1. Avoid Native Serialization Formats

The most effective defense is architectural: do not use native serialization formats (like Java Object Serialization, Python Pickle, or PHP serialize()) for data that crosses trust boundaries. If you must accept data from a user or an external system, use safe, data-only formats like JSON or simple XML. These formats only transfer primitive data types (strings, numbers, booleans) and do not allow the instantiation of arbitrary classes or the execution of magic methods during parsing. While JSON parsers can have vulnerabilities, they do not inherently suffer from the object reconstruction flaws that make native serialization so dangerous.

2. Implement Cryptographic Signatures (HMAC)

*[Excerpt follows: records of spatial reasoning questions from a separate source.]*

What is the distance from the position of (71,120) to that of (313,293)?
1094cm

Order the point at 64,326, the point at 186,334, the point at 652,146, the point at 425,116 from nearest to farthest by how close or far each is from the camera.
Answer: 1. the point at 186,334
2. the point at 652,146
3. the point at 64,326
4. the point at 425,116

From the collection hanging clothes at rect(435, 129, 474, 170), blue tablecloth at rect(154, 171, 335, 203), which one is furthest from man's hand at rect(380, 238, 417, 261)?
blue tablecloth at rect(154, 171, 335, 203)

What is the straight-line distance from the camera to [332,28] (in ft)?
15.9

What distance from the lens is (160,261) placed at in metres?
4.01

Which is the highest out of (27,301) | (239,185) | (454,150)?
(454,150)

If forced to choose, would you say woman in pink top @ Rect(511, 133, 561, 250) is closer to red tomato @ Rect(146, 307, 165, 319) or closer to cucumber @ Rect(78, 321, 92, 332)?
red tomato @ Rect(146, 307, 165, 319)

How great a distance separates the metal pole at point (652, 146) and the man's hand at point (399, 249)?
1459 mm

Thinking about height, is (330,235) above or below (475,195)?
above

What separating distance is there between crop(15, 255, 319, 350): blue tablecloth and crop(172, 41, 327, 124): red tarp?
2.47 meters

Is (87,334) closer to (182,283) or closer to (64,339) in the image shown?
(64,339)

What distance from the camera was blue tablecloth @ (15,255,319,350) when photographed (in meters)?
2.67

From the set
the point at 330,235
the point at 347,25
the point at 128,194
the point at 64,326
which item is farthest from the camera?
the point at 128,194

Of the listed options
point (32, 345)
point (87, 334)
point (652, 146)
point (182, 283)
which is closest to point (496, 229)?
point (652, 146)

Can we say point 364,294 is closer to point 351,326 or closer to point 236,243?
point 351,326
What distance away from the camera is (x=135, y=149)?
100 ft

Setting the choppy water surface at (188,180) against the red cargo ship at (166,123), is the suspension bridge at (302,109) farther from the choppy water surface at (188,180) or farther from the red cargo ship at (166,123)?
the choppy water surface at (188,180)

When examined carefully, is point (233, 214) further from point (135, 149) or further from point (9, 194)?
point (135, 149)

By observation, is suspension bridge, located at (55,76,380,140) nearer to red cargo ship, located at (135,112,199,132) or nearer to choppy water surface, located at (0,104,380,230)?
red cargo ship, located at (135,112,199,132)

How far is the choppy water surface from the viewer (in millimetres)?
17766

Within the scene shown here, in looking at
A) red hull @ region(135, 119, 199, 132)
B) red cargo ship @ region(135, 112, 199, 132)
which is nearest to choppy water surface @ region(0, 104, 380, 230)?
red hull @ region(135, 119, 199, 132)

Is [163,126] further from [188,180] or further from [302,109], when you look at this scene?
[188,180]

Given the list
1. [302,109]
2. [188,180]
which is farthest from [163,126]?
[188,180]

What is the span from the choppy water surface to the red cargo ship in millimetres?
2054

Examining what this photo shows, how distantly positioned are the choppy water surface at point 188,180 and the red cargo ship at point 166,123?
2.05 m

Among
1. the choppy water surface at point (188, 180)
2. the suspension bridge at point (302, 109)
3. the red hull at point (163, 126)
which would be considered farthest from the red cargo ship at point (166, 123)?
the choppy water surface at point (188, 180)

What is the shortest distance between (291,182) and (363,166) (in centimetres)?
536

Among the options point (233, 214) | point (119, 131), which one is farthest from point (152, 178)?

If an application absolutely must use native serialization to maintain state (e.g., passing a serialized object in a session cookie), the serialized data must be cryptographically signed. The server should generate an HMAC (Hash-based Message Authentication Code) using a strong, secret key and append it to the serialized data before sending it to the client.

When the client returns the data, the server must recalculate the HMAC and verify that it matches the one provided. If an attacker tampers with the serialized payload to inject a gadget chain, the HMAC will be invalid. Crucially, the server must reject the data before any deserialization occurs.

3. Strict Type Checking and Deserialization Allow-lists

If you are forced to deserialize untrusted native objects, you must strictly control what classes are allowed to be instantiated. Modern languages and frameworks provide mechanisms to enforce strict type checking during the deserialization process.

Implement an "allow-list" (or whitelist) approach. You explicitly define the exact, safe classes that the application is permitted to deserialize. If the incoming byte stream attempts to instantiate a class not on the allow-list (such as a class known to be part of an exploit gadget chain), the deserialization process throws an exception and halts immediately, neutralizing the attack.

4. Isolate and Monitor (Defense in Depth)

Assume that a deserialization zero-day might eventually bypass your controls. Apply robust defense-in-depth principles. Run the application service with the absolute lowest privileges necessary. Implement strict network egress filtering; if an attacker achieves RCE via deserialization, they will typically try to download a secondary payload or establish a reverse shell. Restricting outgoing network traffic from the application server can effectively break the kill chain of a successful exploit. Furthermore, deploy Runtime Application Self-Protection (RASP) agents that can monitor the execution flow in real-time and block unexpected command executions originating from the application process.